## EXERCISE GOAL
Look below for the line with "Phun thuốc diệt muỗi có gây độc?" and the line with "Guinea pig on a leash youtube"; repeat exactly those two lines and all lines between them, but no pictures.

## EXERCISE DATA
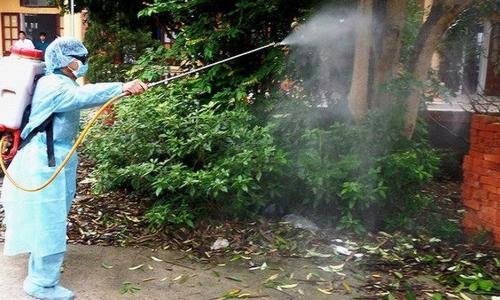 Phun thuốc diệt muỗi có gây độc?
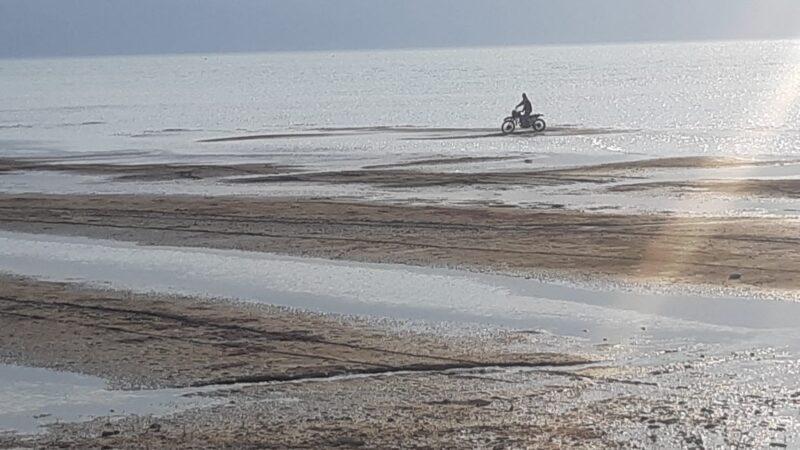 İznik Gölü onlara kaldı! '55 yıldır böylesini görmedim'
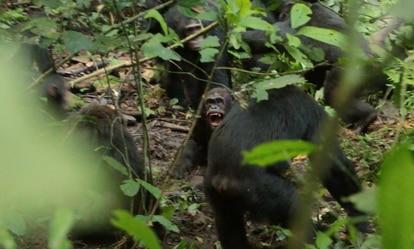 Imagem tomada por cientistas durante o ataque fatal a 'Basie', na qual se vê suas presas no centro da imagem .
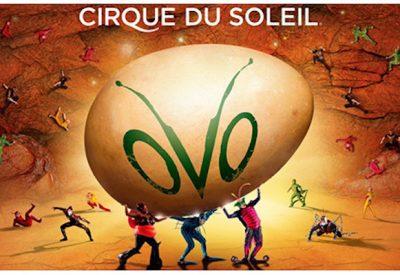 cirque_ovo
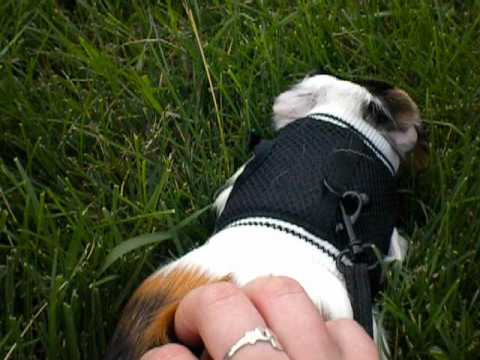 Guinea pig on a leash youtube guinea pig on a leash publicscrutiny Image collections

--

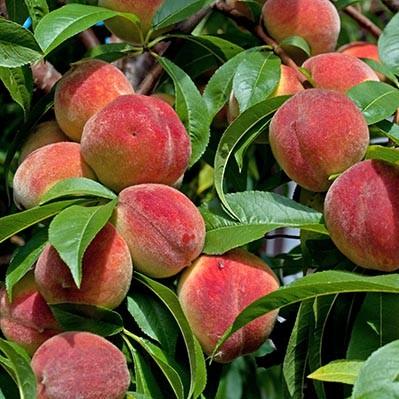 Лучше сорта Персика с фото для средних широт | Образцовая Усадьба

## PROBLEM SOLUTION
 Phun thuốc diệt muỗi có gây độc?
 İznik Gölü onlara kaldı! '55 yıldır böylesini görmedim'
 Imagem tomada por cientistas durante o ataque fatal a 'Basie', na qual se vê suas presas no centro da imagem .
 cirque_ovo
 Guinea pig on a leash youtube guinea pig on a leash publicscrutiny Image collections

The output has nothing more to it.